The Aurora Elks Lodge No. 705 is a Mayan style building on Stolp Island in Aurora, Illinois. It is included in the Stolp Island Historic District. The building was built in 1926 and was listed on the National Register of Historic Places in 1980.

==History==
The Aurora, Illinois building for the Benevolent and Protective Order of Elks was built in 1926 by Chicago architectural firm Zimmerman, Saxe & Zimmerman. The building's designs were heavily influenced by the archaeological discoveries being widely reported in the 1920s in Mesoamerica. According to members of the lodge, William Carbys Zimmerman spent some time at some of the Late Classic Mayan sites to gather influence for his designs. Specifically, Carbys' designs reflect the Late Classic and early Postclassic Eras. Details include Mayan deities, symbols, and architectural placements. The building is a rare example of a Mayan motif applied to a Prairie School design. It is uncertain why this type of design was chosen, as Mayan symbols do not have any special significance in the Elks community.

This property was purchased in January 2015 by Karademas Management, who will be developing it into residential property consisting of 29 upscale units scheduled to open in the summer of 2015. Plans for a first floor restaurant are also in the works.

==Architecture==
The building consists of two rectangular sections, one that is three stories tall and one that is four stories. The steel-framed, concrete reinforced structure has a flat roof.

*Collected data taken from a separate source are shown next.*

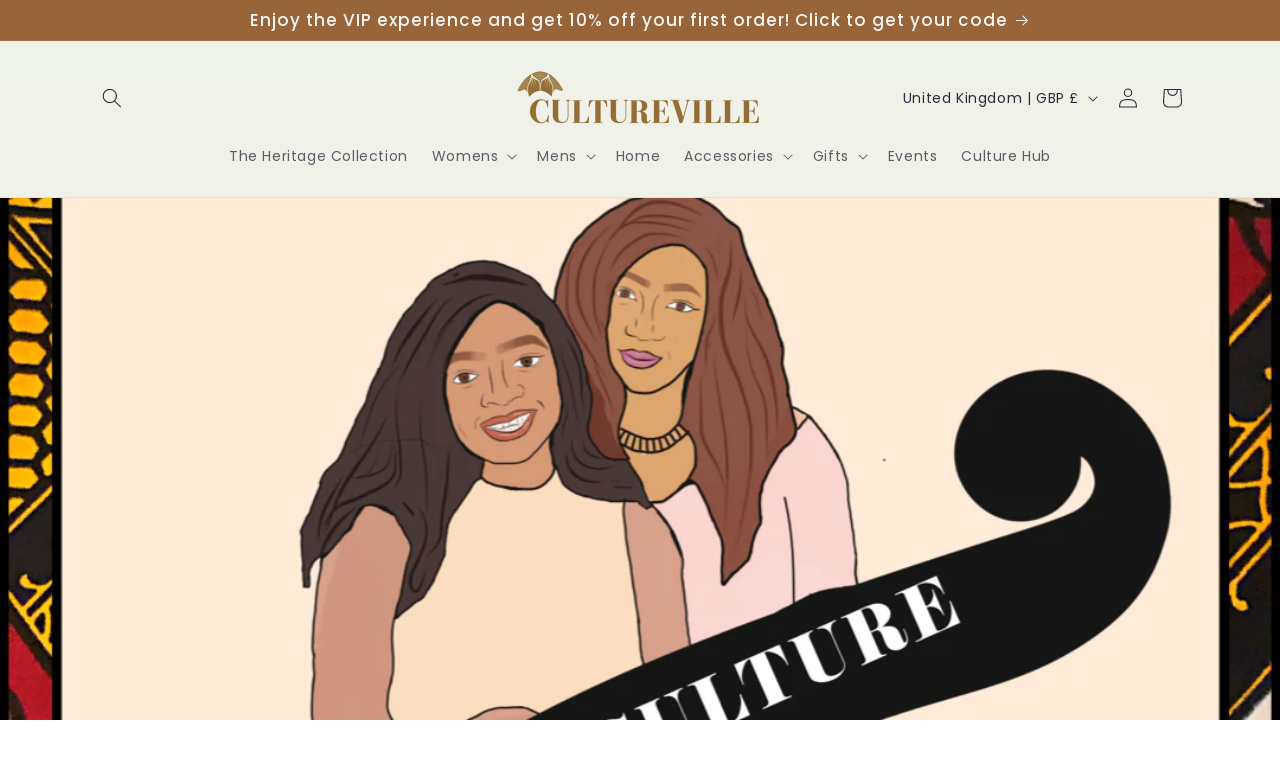

--- FILE ---
content_type: application/javascript
request_url: https://ecommplugins-trustboxsettings.trustpilot.com/cultureville.myshopify.com.js?settings=1582635058136&shop=cultureville.myshopify.com
body_size: 214
content:
const trustpilot_trustbox_settings = {"trustboxes":[],"activeTrustbox":0,"pageUrls":{"landing":"https://cultureville.myshopify.com","category":"https://cultureville.myshopify.com/collections/accesories","product":"https://cultureville.myshopify.com/products/abena-africa-map-t-shirt"}};
dispatchEvent(new CustomEvent('trustpilotTrustboxSettingsLoaded'));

The main exterior facade, on the south and east, features horizontal bands of twisted red-brown brick and beige terra-cotta with Mayan glyphs. The three-story section was used as the main lobby, dining rooms, meeting rooms, club offices, ballroom, bars, and lounge. The four-story section was the main dining room and also housed the kitchen, a bar, forty-six rooms for traveling members, and a basement bowling alley.